Em busca da adrenalina da vitória, com Caro Hobo

O espírito competitivo e a vontade de vencer se mantiveram latentes mesmo depois que a paulistana Carolinne Hobo, 33 anos, decidiu abandonar a carreira de atleta de handebol após ter jogado profissionalmente nos times de Guarulhos e do Metodista.

Carolinne passou dois anos trabalhando no Japão e depois mais três estudando nos Estados Unidos. Quando voltou ao Brasil, há sete anos, a prática esportiva passou a ser apenas um hobby. Quando resolveu procurar uma academia perto de casa, no entanto, encontrou o box CrossFit Brasil, do head coach Joel Fridman, e logo descobriu que o fitness competitivo não era uma atividade esportiva tal qual uma academia convencional.

Apesar de ter que entrar na fila de espera para poder se matricular, Carolinne se sentiu acolhida. “Lembro que a primeira impressão foi de que era um lugar meio estranho, pequeno e sem espelhos. Mas quatro meses depois, eu já estava competindo. Logo eu, que achava que nunca mais iria participar de competições esportivas”, afirma, lembrando que não é uma rotina fácil. “Acho que percebi o quanto sentia falta da adrenalina das competições e da emoção dos preparativos das viagens, então não teve jeito. Virei atleta de novo”. Foto Rafael Salvador para MyBOX

O primeiro passo foi participar do CrossFit Girls Challenge 2013 (CrossFit Jundiaí) em que ficou em 3º lugar. Naquele mesmo ano, Hobo participou do Torneio CrossFit Brasil e conseguiu classificar-se em 4º lugar. Na etapa Regional do Reebok CrossFit Games 2013, no Equador, ela participou com a equipe da CrossFit Brasil, mas para a mesma etapa dos jogos de 2014, ela viajou para o Chile com a equipe da CrossFit Moema, com quem, inclusive, conquistou a 2ª colocação do Monstar Games 2014 e a 1ª do Giant’s Games 2015 (em Avaré-SP). A equipe de Moema também se destacou (em 5º lugar na América Latina) na etapa Open do CrossFit Games de 2015 e foi para o Regional de Dallas (Texas, Estados Unidos).

A estudante de educação física faz estágio na CrossFit Moema e ainda divide a carga diária de treinos em dois períodos, um pela manhã e outro à tarde. Além disso, controla o tempo de sono e segue uma dieta balanceada com o auxílio de um médico que a orienta sobre como manter uma alimentação saudável adequada à sua carga de treinos.

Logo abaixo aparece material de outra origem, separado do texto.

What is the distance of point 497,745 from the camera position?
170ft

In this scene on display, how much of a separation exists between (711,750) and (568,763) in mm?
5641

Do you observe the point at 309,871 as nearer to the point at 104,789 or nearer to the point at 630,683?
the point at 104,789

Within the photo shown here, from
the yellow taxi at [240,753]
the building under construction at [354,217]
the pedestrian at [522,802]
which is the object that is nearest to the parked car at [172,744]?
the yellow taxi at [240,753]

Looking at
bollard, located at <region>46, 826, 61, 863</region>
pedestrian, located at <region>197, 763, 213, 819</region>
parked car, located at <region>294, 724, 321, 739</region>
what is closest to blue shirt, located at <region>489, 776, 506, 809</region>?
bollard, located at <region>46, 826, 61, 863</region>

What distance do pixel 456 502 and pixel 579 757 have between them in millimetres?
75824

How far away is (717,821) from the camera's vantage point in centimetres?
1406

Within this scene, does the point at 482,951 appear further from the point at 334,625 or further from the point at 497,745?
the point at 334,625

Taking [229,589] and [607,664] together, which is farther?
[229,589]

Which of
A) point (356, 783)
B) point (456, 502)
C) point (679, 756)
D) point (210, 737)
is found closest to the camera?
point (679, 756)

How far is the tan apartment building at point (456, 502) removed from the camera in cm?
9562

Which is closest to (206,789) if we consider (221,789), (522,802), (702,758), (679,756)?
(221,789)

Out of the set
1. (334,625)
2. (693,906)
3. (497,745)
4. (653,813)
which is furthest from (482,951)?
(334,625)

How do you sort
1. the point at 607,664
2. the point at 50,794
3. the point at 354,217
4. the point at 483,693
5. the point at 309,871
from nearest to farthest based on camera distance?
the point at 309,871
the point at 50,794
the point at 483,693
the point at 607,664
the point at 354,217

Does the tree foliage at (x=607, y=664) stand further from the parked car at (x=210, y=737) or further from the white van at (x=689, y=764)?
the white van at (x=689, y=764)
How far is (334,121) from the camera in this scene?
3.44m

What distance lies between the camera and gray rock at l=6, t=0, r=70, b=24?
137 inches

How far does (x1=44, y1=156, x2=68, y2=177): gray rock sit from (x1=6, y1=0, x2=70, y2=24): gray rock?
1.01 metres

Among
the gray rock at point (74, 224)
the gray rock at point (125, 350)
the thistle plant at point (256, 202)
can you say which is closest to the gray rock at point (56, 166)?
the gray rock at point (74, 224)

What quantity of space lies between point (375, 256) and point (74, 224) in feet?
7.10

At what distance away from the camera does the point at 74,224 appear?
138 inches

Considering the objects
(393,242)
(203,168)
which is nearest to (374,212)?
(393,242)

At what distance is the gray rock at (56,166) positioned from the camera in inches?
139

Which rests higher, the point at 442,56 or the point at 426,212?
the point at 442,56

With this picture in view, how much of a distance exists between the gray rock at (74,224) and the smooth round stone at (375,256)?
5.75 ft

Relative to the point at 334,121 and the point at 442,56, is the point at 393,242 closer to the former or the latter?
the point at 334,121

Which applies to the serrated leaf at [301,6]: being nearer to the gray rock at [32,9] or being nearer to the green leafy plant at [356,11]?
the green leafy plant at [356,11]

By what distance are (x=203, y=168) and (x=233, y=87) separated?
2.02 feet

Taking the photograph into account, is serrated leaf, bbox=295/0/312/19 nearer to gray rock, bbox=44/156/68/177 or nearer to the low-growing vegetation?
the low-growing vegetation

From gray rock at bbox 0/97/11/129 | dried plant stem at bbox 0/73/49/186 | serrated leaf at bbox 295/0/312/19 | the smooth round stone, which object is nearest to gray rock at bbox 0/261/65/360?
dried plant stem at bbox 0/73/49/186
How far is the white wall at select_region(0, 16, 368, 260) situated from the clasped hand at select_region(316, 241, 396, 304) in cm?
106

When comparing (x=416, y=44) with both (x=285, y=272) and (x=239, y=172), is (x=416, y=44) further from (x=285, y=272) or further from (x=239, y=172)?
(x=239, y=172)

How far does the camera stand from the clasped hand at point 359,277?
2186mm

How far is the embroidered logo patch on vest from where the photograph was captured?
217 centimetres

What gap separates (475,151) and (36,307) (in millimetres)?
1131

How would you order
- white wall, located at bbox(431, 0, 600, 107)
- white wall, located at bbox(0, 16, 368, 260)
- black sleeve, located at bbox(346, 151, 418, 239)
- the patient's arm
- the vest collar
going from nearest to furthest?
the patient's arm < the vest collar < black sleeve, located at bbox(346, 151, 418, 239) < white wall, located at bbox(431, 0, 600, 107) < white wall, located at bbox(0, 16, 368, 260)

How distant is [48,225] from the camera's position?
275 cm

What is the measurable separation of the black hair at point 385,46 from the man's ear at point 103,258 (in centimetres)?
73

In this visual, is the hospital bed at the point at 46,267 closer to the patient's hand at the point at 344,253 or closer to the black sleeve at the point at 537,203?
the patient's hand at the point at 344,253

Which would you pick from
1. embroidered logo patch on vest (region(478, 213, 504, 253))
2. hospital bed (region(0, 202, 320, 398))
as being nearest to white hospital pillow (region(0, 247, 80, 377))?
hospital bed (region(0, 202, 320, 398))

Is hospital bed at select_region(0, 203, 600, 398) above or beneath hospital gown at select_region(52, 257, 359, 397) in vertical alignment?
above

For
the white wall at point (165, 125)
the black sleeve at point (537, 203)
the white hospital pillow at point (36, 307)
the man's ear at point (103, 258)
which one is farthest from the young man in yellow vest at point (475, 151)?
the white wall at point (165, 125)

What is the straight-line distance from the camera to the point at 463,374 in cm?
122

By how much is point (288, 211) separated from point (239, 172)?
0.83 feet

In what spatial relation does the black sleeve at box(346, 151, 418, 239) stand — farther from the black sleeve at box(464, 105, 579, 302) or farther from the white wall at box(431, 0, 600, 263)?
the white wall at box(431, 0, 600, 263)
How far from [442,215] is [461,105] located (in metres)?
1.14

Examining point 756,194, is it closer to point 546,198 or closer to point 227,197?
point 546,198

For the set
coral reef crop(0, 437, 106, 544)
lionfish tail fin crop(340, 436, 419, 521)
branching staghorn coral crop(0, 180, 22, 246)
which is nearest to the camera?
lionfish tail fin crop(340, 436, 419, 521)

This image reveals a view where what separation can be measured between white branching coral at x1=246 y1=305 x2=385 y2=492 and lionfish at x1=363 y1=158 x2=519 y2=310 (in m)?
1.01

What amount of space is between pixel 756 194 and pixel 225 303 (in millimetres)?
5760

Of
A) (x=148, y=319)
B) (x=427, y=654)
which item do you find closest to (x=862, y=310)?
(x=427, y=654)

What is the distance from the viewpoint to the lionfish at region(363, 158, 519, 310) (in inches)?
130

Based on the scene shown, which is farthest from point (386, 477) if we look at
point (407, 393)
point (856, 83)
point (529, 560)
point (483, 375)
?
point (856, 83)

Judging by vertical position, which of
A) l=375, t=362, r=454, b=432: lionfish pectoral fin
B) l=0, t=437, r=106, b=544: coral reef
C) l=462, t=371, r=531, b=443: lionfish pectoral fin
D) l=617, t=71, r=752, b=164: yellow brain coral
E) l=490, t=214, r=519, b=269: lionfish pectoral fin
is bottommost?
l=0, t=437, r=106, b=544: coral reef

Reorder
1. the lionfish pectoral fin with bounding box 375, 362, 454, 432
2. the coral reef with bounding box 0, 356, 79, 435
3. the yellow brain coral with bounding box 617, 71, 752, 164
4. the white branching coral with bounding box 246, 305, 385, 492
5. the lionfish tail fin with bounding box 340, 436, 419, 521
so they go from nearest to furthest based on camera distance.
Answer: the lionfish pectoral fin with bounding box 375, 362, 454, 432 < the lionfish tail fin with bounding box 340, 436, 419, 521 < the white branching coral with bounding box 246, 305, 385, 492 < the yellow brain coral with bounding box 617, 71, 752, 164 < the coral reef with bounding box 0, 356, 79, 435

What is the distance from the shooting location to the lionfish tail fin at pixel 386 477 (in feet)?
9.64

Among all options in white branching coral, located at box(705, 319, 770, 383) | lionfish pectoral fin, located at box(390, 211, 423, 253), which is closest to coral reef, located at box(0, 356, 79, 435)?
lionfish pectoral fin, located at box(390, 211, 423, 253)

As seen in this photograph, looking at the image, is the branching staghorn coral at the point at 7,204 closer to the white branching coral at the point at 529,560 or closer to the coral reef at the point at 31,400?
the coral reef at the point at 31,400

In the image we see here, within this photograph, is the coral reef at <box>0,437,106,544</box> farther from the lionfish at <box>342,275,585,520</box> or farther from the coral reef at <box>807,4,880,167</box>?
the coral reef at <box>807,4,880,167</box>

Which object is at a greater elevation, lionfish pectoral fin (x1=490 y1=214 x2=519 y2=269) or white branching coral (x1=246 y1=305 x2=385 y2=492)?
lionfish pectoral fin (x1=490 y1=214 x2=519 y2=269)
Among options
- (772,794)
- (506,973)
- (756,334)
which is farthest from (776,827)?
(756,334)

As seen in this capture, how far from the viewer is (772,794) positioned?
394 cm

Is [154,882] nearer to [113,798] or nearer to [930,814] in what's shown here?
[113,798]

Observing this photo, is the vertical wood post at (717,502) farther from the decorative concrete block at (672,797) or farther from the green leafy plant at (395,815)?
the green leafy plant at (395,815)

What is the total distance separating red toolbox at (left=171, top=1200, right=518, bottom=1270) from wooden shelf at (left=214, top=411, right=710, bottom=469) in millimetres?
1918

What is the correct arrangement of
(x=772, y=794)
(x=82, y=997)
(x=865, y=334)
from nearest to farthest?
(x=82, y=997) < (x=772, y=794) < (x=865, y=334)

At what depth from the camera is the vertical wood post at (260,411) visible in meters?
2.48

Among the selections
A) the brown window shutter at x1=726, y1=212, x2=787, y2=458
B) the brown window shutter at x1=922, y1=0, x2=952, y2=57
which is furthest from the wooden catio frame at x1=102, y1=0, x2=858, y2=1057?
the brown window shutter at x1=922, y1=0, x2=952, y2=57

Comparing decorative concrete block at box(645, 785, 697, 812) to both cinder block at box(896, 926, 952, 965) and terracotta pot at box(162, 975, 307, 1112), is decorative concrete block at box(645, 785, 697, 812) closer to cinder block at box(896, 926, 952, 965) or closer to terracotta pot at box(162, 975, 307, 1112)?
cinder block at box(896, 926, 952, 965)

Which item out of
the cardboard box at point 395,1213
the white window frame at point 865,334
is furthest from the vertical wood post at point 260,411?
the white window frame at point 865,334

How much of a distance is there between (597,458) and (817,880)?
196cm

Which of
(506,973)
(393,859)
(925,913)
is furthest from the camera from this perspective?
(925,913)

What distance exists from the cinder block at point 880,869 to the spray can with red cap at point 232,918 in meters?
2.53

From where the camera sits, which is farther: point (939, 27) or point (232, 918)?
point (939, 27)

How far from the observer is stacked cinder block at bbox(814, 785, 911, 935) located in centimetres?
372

Como é difícil conciliar as atividades cotidianas com os horários de se alimentar, ela sempre carrega uma marmita com o mix certo de proteínas e carboidratos. “Nas minhas refeições não pode faltar o básico: batata doce, mandioca e tapioca, em vez de pão. Do contrário, o treino não rende. Ninguém sobrevive no box comendo só frango e salada”, observa.

“Nas competições, sendo bem sincera, não tem uma vez que eu não me pergunte ‘o que estou fazendo aqui?’ e não vejo a hora de terminar, mas depois que acaba eu quero fazer de novo. Não consigo viver sem”, admite. “A empolgação pela vitória fala mais alto. É uma sensação para quem curte adrenalina”.

5D3_8327Se por um lado ela admite não gostar muito de WODs com corrida, por outro, o seu ponto forte é o levantamento de peso. Tanto que sua melhor marca do Open 2015 foi justamente o 15.1a (159 repetições de arremesso em 6 minutos, com 205 lb).

Considerada uma das mais fortes do país, Caro avalia que é importante ter muita força de vontade. “O treino supera muito talento por aí. Se você gosta, tem vontade e mantém a disciplina, já está com meio caminho andado”, aconselha.

Outro ponto importante é quebrar barreiras, inclusive a do preconceito contra as mulheres que praticam a modalidade. “As pessoas não estão muito acostumadas a ver mulher forte. Outro dia mesmo, no elevador do meu prédio, uma menina de seis anos falou que eu ‘parecia um menino, mas que não era, né?’ (risos)”, comenta, lembrando que as próprias mulheres precisam ultrapassar as barreira do preconceito. “Hoje eu percebo uma evolução porque até pouco tempo era muito comum ouvir as mulheres dizendo ter medo de ficar muito forte ou de machucar as mãos. Hoje em dia muitas mulheres levantam mais peso que os homens”.

Sobre o objetivo inicial de praticar as atividades voltadas ao condicionamento físico pensando só em emagrecer, Hobo diz que depois de alguns meses o foco naturalmente muda, pois a maioria passa a se preocupar em melhorar o desempenho ‒ fazer barra sem elástico, saltar uma caixa mais alta. “A parte estética passa a ser mais uma espécie de recompensa”, garante.